Rossinis Oper und Schillers Drama – und ganz besonders die Figur des Wilhelm Tell – schlugen den schwärmerisch veranlagten jungen Wittelsbacher in Bann. Mit 15 hatte er sich von seinem prinzlichen Taschengeld eine Wilhelm-Tell-Statuette gekauft, und nun zog es ihn in die Schweiz und an die Schauplätze der Handlung: Im Oktober 1865 reiste Ludwig zur Stauffacherkapelle in Steinen, zur hohlen Gasse in Küssnacht, zur Tellsplatte bei Sisikon am Vierwaldstättersee – und natürlich zum Rütli, dem Ort des mythischen Schwurs zur Gründung der Alten Eidgenossenschaft. Auf dem Rütliwiese kniete er nieder, um Wasser zu trinken:

Ich trank aus den 3 Quellen des Rütli und sah von der Höhe des Seelisbergs herab auf den tief unten liegenden Spiegel des wonnigen Sees und auf den Platz, an welchem ein heldenmüthiges, freiheitsliebendes Volk den Untergang der Tyrannei geschworen,

schrieb er zwei Monate später an seinen Brieffreund, den von ihm vergötterten Komponisten Richard Wagner.
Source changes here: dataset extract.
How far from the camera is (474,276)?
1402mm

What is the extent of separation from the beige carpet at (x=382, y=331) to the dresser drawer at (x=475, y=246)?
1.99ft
Dass Ludwig in seiner Heimat alles andere als ein Freund demokratischer Mitbestimmung war, tat seiner Schwärmerei für den Schweizer Gründungsmythos keinen Abbruch. Auf dem Rütli, so stellte er sich vor, würde er ein Schloss erbauen, ein prachtvolles Märchenschloss, das (wie später Schloss Neuschwanstein in Hohenschwangau im Allgäu) seinen Vorstellungen von einer mittelalterlichen Ritterburg entsprechen sollte. Indes: Das Rütli, von der Schweizerischen Gemeinnützigen Gesellschaft verwaltet, gehörte bereits seit 1860 als «unveräusserliches Nationaleigentum» der Schweizerischen Eidgenossenschaft. An einen Rütli-Kauf war selbst für einen Bayernkönig nicht zu denken.

Dass der junge, hochgewachsene Tourist ein König und ergo nicht eben mittellos war, verbreitete sich in der Innerschweiz wie ein Lauffeuer. Auch seine Begeisterung für die Tellensage blieb im Wirtshaus «Tell» in Bürglen, wo sich Ludwig einquartiert hatte, nicht verborgen. Der bauernschlaue Wirt Franz Epp fasste sich ein Herz und bot dem jugendlichen König den «Tell» als angebliches «Stammhaus Wilhelm Tells» zum Kauf an, für die geradezu unverschämte Summe von 100 000 Franken. Die Verhandlungen kamen voran, ein Kaufvertrag wurde aufgesetzt. Als aber urplötzlich trübes Oktoberwetter einsetzte, reiste Ludwig überstürzt ab und verlor das Interesse.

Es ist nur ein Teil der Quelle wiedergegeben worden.